═══ Teks
Aceh yang kini menjadi satu-satunya daerah di Indonesia yang menerapkan Syari’ah Islam, ternyata dalam sejarahnya banyak melahirkan perempuan-perempuan hebat. Bahkan, kerajaan Aceh Darussalam pernah berada di bawah kepemimpinan perempuan dalam beberapa periode. Dan salah satu tokoh perempuan Aceh yang mempunyai peran penting dalam melawan penjajah dan menjadi ulama adalah Teungku Fakinah.
══════
═══ Cuplikan Catatan
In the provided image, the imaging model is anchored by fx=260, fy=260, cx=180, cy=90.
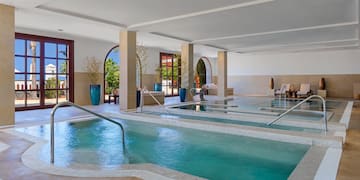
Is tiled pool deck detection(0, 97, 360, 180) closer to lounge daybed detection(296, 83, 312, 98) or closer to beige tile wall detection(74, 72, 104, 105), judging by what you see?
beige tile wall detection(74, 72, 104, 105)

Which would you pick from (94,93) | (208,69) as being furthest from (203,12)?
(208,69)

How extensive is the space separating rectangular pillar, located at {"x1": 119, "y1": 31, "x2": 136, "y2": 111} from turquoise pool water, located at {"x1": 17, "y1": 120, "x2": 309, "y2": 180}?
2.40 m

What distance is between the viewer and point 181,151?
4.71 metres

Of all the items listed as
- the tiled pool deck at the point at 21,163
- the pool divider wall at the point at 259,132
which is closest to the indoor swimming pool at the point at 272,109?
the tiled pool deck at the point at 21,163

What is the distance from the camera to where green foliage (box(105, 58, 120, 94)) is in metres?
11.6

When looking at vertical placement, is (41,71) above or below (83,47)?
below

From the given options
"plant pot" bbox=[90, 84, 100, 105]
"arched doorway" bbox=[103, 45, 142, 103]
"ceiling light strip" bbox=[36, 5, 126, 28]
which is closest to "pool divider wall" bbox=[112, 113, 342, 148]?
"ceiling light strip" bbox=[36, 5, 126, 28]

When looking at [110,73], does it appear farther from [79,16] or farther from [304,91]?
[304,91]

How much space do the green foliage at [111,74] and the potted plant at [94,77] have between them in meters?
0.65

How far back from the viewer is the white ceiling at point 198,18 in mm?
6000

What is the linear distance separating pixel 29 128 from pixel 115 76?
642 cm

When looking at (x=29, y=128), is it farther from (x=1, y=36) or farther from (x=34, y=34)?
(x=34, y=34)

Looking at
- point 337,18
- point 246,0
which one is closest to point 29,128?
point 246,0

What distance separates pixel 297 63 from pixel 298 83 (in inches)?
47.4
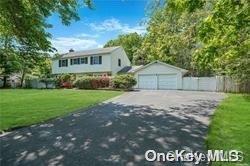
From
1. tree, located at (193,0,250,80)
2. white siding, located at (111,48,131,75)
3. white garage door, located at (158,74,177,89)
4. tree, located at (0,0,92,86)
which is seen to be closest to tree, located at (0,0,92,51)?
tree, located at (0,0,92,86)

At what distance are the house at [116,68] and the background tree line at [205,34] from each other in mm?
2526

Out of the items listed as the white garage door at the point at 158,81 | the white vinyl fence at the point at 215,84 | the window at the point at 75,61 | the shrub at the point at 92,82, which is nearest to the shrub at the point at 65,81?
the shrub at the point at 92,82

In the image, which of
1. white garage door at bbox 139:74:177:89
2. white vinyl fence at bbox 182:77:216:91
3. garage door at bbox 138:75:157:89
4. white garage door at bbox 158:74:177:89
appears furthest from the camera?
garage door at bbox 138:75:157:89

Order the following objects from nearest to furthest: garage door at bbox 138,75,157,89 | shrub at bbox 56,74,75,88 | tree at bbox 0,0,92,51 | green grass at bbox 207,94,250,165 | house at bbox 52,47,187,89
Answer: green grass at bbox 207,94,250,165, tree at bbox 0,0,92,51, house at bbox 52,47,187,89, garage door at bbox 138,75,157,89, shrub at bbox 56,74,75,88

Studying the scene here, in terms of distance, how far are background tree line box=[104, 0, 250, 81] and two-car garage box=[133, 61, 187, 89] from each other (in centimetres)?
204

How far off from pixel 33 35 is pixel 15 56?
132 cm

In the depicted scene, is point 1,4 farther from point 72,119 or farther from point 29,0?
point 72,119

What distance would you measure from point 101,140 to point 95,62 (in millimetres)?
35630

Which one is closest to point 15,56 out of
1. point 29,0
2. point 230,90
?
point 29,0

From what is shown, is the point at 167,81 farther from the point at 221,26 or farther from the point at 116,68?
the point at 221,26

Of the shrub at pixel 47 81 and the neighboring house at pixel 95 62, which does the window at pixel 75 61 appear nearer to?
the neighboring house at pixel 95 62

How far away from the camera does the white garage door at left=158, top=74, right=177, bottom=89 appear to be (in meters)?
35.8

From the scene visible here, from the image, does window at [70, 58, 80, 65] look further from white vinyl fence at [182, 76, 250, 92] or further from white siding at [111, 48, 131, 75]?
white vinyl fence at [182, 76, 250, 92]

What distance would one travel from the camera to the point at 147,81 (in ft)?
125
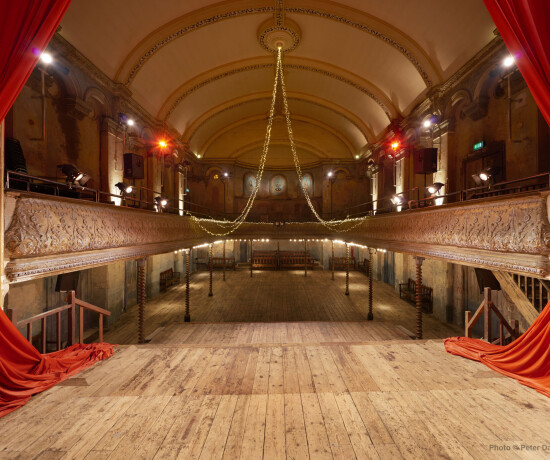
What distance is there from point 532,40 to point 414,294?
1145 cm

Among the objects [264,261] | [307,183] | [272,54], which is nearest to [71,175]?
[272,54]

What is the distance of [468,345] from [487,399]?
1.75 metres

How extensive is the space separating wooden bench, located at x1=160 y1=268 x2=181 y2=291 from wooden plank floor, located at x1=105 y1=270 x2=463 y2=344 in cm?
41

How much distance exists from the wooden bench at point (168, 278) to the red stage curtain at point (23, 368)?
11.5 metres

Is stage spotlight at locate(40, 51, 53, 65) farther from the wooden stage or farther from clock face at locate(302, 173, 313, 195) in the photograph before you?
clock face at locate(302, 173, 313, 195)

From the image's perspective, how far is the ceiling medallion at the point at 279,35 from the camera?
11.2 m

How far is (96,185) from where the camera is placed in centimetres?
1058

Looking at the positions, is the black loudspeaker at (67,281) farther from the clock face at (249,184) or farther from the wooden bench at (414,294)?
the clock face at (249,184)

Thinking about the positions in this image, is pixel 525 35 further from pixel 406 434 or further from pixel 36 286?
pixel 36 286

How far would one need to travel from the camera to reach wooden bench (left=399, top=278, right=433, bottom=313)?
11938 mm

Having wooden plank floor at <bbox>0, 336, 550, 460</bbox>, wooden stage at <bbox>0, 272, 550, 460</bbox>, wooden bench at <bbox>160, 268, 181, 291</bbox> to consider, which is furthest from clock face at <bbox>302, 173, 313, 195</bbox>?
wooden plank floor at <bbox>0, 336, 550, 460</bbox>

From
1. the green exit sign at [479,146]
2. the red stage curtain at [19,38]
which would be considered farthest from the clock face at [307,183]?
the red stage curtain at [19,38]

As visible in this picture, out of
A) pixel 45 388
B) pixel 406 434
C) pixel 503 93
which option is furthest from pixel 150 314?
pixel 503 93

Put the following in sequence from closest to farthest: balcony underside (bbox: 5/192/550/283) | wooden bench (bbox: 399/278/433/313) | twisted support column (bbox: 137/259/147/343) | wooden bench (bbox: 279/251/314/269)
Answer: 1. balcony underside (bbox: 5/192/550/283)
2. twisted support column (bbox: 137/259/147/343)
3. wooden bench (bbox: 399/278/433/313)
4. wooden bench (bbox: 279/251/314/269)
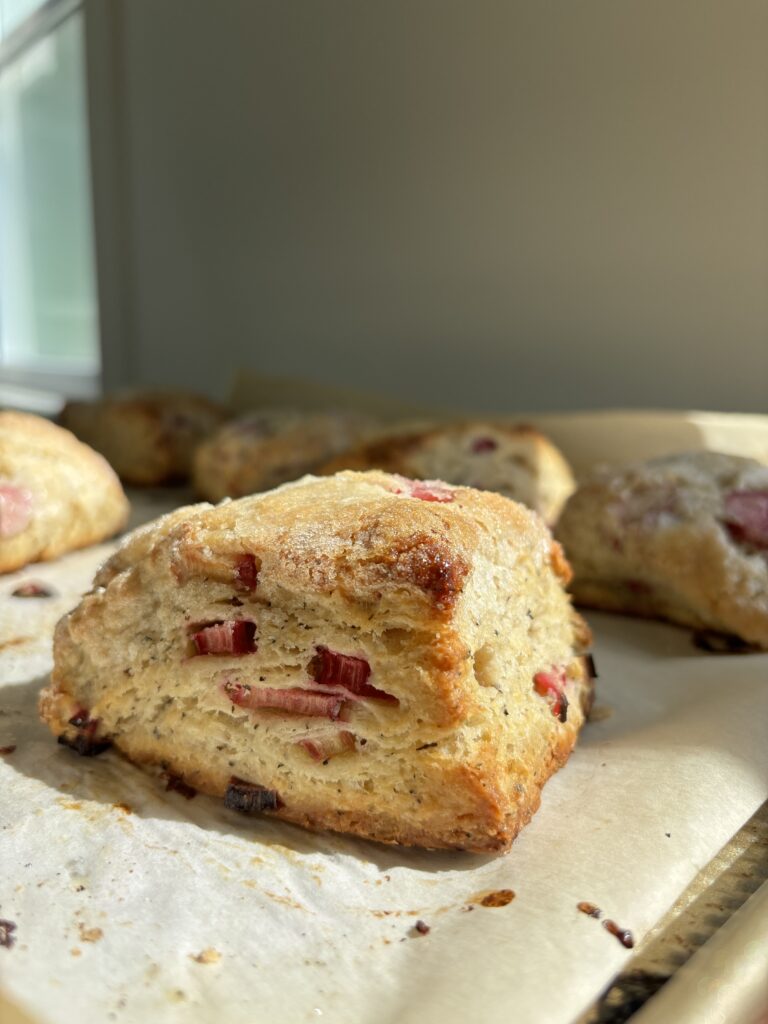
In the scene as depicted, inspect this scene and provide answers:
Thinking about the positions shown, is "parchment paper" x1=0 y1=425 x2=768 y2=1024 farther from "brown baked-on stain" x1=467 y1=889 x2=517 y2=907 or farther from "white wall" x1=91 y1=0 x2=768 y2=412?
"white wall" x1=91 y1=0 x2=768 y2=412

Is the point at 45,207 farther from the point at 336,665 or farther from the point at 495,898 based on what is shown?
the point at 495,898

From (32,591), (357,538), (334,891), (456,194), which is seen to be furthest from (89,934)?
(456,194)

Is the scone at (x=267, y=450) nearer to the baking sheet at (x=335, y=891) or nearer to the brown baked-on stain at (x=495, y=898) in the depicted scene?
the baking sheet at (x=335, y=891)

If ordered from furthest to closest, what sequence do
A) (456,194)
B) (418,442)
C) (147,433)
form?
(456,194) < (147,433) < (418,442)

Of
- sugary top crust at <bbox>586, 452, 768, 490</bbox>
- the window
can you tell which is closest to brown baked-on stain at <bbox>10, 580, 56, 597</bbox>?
══════
- **Soal untuk Dikerjakan**:
• a. Menurut teks tentang perempuan Aceh, apa yang membuat Teungku Fakinah menjadi salah satu tokoh perempuan Aceh yang penting? Jawab dalam satu sampai tiga kalimat.
• b. Tolong lanjutkan teks tentang perempuan Aceh, mulai setelah kalimat terakhirnya.
Materi ini berasal dari sumber lain, bukan dari teks.

- **Jawaban Berurutan**:
• a. Teungku Fakinah mempunyai peran penting dalam melawan penjajah dan juga menjadi ulama.

• b.
Teungku Fakinah lahir tahun 1856 M di Desa Lam Diran Kampung Lam Beunot (Lam Krak), dari pasangan Tengku Asahan dan Tengku Fatimah. Ayahnya adalah keturunan bangsawan, sedangkan ibunya adalah salah satu putri ulama besar. Sejak kecil, Teungku Fakinah belajar tentang agama seperti baca tulis Al-Qur’an dari kedua orang tuanya. Dalam buku Srikandi Atjeh, H. M. Zainuddin menjelaskan bahwa beliau belajar memahami berbagai kitab di Dayah Lam Krak sampai berumur 20 tahun. Hal tersebut membuatnya menjadi seorang perempuan yang alim. Hingga akhirnya beliau menikah dengan seorang perwira dan juga ulama ternama, yaitu Tengku Ahmad pada tahun 1872 M.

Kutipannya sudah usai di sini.